友人、その筆頭は八重樫世良なのでしょうか。ちょっと発言がいかがわしい女の子。そして水木歩。眼鏡、男子、あんまりがっついていない、ちょっと主人公っぽい? このふたりがゆーりの幼馴染み。ここに歩、あっくんのことが好きな女の子、桜沢あさひが加わって、これくらいわかれば充分読んでいけるかなって感じです。キャラクターは、よくもわるくも典型的だから、わかりやすい、理解しやすい。反面、どこかで見たような気がするっていうね。セラに関しては、ずっと誰かに似てる似てるって思ってて、今ようやく気がつきました。麻倉南だ。ほら、『メガミのカゴ』の。ずっと気になってたことが解消して、なんだかちょっとすっきりしていい気分です。

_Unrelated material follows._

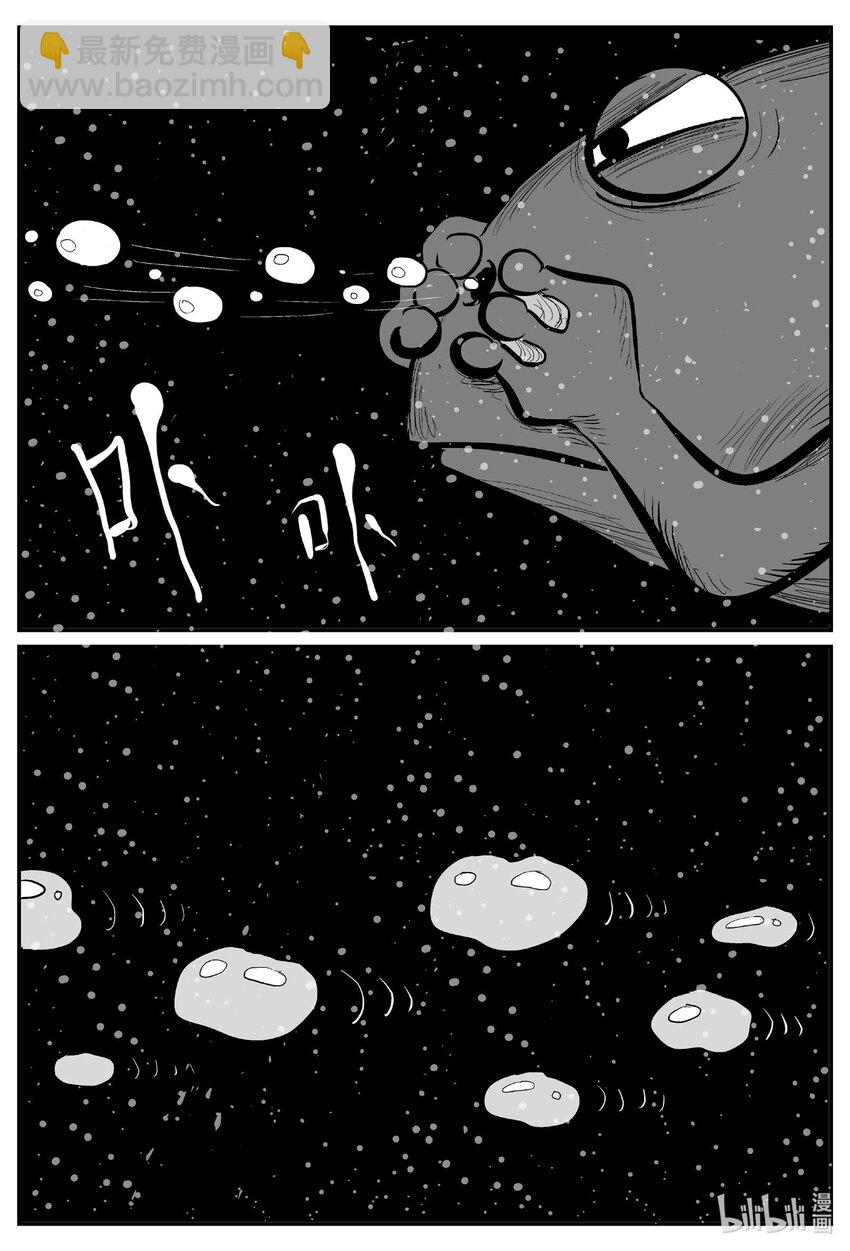 738 它8-第731话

この漫画は、恋愛の要素が少しあって、友情も少しあって、青春があって、そしてペット愛があってと、いろんな要素がからみあって成り立っているのですが、そのどれかに傾きすぎるということがなく、それぞれが適度に主張して、譲りあって、支えあっているという感じ。ほどよいバランス感があるんですね。キャラクターは、主役に近い人はやはりしっかりと出番もあって、当然その個性が発揮される機会も多くなって、けれどほとんどモブのような人でも、テーマによっては前に出てきたりします。こうしたところが、全員で盛り上げようというような雰囲気を感じさせて、和気藹藹とした仲よさ、いいなと思わせるのではないかと思っています。みな、人との関わりに前向きで、みな、人懐こくやさしい。そんな空気がとてもいい。特にペット自慢の回なんかね、すごくいきいきとしていて、読んでいるこちらも嬉しさがこみあげてくるようなところがあって、この漫画のよさが発揮されてるな、なんて思ったものでした。

この漫画は、ちょっとマニアックなネタとか、そういうのも散見されて、それは残念ながら私にはあんまりよく笑いどころや楽しみようがわからないのだけれど、『デス・クリムゾン』のくだりとかね、なんか伝わってこない。そんな気持ちになることもあるのだけれど、けれど全体を通しての流れ、そうしたものにはひかれるものがあります。ひとつのできごとを、ゆーりの視点、セラの視点で描いたことがありました。ゆーりとセラ、それぞれ思うところ、悩むところがあって、けれどこのひとつのできごとが、三人をあらためて引き結ぶこととなって、素敵な風景、流れさる胸のつかえ、そうした叙情性あふれる感性はすごくいい。楽しさや叙情性、そして共感など、そうしたものに触れるごとに、『ねことゆーり』にて描かれる世界の表現に、ゆーりたち登場人物に、親しみを感じて、そしてそのたびごとに、少しずつこの漫画を好きになっていったのでした。

最初に覚えたのはタイトルでした。今は、ゆーりもスカイさんも、この漫画に出てくるみなが大好きです。

  • kodomo兎『ねこにゆーり』第1巻 (まんがタイムKRコミックス) 東京:芳文社,2009年。